- _QUESTIONS TO ANSWER_
a) In the Tessi half-year results release, on what date did the Board of Directors meet to close off the accounts for the first six months of 2011?
b) List every line item in the consolidated profit and loss account in the Tessi half-year results release.
c) Reproduce word for word the passage of the Tessi half-year results release from "Consolidated profit and" up to and including "Document Services (+8.1%).".

- _SOURCE EXTRACT_
-------

High operating profitability of 16.6%
Sound FINANCIAL structure
Favourable business trends for 2011
The Tessi Board of Directors met on 2 September 2011 to close off the accounts for the first six months of 2011. These consolidated accounts were examined by the Statutory Auditors.
Consolidated profit and loss account (1 January – 30 June)
|Current operating profit||20.8||22.2|
|Current operating margin||16.6%||18.8%|
|Consolidated net profit Group share||12.6||13.2|
Dynamic organic growth
Turnover rose by 5.8% over the six months, 4.7% of which is attributed to organic growth. All business units participated in this increase in business, with a high contribution from Tessi Document Services (+8.1%).
The variance in scope during the period stems from the acquisition of Sakarah and Logidoc-Solutions, companies acquired at the end of 2010 and in early 2011 respectively, and from integration of the foreign exchange activity of Goffin Bank in Belgium in June 2010.

-------

- _SOURCE INFORMATION_
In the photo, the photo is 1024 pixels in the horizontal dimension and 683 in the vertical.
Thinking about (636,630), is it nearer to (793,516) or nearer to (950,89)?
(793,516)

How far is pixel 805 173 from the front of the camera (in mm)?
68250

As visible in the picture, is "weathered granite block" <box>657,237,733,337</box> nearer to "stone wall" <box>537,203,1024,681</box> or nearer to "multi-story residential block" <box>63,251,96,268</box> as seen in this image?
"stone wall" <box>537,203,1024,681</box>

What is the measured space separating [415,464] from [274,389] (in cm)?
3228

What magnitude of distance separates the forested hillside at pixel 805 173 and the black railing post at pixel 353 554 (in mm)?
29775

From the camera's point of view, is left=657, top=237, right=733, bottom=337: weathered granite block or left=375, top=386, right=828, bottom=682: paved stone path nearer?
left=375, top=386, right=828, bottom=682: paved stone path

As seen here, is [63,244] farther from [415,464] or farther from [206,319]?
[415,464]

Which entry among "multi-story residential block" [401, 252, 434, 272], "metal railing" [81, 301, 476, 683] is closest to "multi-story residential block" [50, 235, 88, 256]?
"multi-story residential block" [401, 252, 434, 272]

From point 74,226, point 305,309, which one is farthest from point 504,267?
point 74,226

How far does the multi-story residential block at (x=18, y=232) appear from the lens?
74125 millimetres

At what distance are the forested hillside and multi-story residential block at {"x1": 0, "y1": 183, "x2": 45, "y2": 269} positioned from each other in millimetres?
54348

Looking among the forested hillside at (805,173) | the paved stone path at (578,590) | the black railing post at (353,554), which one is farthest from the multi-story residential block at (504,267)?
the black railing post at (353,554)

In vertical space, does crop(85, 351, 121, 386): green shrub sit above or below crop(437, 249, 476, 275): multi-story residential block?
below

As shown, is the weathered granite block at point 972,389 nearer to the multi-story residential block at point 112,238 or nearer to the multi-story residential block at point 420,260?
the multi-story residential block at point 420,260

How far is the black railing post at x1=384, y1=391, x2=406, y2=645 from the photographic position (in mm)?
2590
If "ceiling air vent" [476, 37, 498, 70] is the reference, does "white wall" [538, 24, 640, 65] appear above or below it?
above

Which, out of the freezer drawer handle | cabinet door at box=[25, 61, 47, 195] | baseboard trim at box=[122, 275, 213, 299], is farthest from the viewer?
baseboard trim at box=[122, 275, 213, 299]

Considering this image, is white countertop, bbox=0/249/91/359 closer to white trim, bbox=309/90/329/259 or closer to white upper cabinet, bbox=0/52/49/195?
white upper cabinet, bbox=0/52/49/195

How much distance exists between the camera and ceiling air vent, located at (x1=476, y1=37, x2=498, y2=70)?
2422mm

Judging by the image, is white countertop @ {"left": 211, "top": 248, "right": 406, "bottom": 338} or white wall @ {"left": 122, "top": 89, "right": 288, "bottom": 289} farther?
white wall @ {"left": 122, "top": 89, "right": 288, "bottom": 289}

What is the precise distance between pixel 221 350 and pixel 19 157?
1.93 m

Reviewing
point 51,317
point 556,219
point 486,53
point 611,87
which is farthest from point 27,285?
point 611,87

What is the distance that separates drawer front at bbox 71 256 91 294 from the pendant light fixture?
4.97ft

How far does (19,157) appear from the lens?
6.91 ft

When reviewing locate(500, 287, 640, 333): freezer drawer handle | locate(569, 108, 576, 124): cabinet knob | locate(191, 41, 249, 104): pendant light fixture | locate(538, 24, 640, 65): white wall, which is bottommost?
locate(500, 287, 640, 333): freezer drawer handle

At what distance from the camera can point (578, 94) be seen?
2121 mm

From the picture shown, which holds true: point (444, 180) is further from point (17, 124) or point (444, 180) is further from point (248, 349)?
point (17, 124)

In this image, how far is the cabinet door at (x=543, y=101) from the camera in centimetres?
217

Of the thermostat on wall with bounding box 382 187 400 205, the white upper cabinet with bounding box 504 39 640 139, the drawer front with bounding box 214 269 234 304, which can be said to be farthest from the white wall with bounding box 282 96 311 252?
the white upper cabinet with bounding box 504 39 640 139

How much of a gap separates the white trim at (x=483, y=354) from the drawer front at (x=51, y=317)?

-------

- _SOLUTIONS TO EACH TASK_
a) 2 September 2011

b)
- Current operating profit
- Current operating margin
- Consolidated net profit Group share

c)
Consolidated profit and loss account (1 January – 30 June)
|Current operating profit||20.8||22.2|
|Current operating margin||16.6%||18.8%|
|Consolidated net profit Group share||12.6||13.2|
Dynamic organic growth
Turnover rose by 5.8% over the six months, 4.7% of which is attributed to organic growth. All business units participated in this increase in business, with a high contribution from Tessi Document Services (+8.1%).